Holding my breath, I take a few steps closer to my house, looking to see if my father is still inside, still talking to my mom on the phone, but the lights are all off. It’s quiet, and I’m pretty sure he’s gone to bed. The metal is heavy, but I’m able to loop my arms inside the hoop and carry it to the garage that my father left open. I put his tools away first, knowing he probably won’t need them again for quite some time, if ever. He isn’t really handy; he’s more the type of man who likes to be prepared. Then, I slide the hoop behind the stack of boxes to keep it safe.

I’m saving it. I just saved Owen Harper’s basketball hoop. No…I saved my hoop, at my new home—the hoop Owen Harper uses, at my new home. And I have no idea why he uses it, why he steps foot night after night on my driveway, below my window.
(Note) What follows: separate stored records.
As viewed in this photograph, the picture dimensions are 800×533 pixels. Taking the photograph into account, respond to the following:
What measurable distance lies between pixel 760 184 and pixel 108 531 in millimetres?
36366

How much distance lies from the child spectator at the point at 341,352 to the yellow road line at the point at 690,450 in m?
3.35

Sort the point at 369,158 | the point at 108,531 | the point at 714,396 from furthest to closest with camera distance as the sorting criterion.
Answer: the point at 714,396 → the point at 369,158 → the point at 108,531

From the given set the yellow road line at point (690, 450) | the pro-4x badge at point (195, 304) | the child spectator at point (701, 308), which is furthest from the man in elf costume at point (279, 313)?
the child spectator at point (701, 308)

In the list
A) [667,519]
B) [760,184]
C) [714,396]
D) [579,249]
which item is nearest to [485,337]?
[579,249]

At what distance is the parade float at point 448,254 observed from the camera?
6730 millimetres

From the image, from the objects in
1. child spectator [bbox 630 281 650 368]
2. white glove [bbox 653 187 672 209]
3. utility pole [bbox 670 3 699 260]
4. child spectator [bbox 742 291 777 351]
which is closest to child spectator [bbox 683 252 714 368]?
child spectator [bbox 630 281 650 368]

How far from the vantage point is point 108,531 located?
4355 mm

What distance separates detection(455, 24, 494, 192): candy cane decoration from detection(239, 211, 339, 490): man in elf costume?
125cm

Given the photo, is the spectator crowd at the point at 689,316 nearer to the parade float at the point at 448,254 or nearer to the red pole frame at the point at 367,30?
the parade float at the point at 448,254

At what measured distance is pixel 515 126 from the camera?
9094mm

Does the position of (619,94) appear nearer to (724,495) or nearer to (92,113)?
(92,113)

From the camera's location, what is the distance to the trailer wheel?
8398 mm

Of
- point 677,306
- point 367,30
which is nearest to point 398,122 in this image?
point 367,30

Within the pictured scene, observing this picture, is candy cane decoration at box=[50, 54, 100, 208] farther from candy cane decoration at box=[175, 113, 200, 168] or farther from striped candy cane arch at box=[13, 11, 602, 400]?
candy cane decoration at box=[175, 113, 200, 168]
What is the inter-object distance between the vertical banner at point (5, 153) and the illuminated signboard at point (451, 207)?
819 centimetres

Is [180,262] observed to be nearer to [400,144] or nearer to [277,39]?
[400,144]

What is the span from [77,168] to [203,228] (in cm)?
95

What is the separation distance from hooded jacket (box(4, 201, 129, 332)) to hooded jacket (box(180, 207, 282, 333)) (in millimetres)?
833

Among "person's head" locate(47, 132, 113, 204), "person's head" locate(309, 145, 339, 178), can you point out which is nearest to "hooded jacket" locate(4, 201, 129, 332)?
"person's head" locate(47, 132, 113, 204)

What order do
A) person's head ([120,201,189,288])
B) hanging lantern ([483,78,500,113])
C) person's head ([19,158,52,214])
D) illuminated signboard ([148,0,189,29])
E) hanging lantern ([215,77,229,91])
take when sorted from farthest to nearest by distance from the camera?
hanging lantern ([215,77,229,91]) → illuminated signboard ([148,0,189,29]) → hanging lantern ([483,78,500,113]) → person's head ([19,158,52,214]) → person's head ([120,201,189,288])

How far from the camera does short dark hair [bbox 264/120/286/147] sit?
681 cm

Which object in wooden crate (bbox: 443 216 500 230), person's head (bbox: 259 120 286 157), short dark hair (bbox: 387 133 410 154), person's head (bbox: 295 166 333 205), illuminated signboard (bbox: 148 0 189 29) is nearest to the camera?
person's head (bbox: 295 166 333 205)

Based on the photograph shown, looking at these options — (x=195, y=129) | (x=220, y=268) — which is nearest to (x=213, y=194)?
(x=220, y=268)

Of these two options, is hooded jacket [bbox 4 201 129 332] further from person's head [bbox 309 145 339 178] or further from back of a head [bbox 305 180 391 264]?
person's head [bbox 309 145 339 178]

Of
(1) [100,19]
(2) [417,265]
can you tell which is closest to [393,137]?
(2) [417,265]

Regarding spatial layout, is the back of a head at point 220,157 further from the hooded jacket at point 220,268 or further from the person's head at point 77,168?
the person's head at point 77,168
I have no clue why he pushes my buttons, or why I let him.

I saved his hoop, and I don’t really know why I did it. But I had to.

Goddamn it. I had to.





Chapter 6





I spend the rest of my weekend practicing until my mom gets home, going into quiet mode when she needs to catch up on sleep. When she wakes on Sunday, we find the box labeled BLANKETS and make a large bowl of popcorn, settling in for a binge on home improvement shows. My mom has these fantasies of home construction…not necessarily building a home from scratch, but taking a sledgehammer to something—something like a wall.

She would be good at it. I could even see her having her own show—Home Surgery with Karen Worth. She did a lot of painting in our row home in the city. She’d change entire rooms on her week off, even if they didn’t need new paint. She always said she was addicted to change, but I kind of think change terrifies her, and making those small changes, the superficial kinds, was her way of being brave.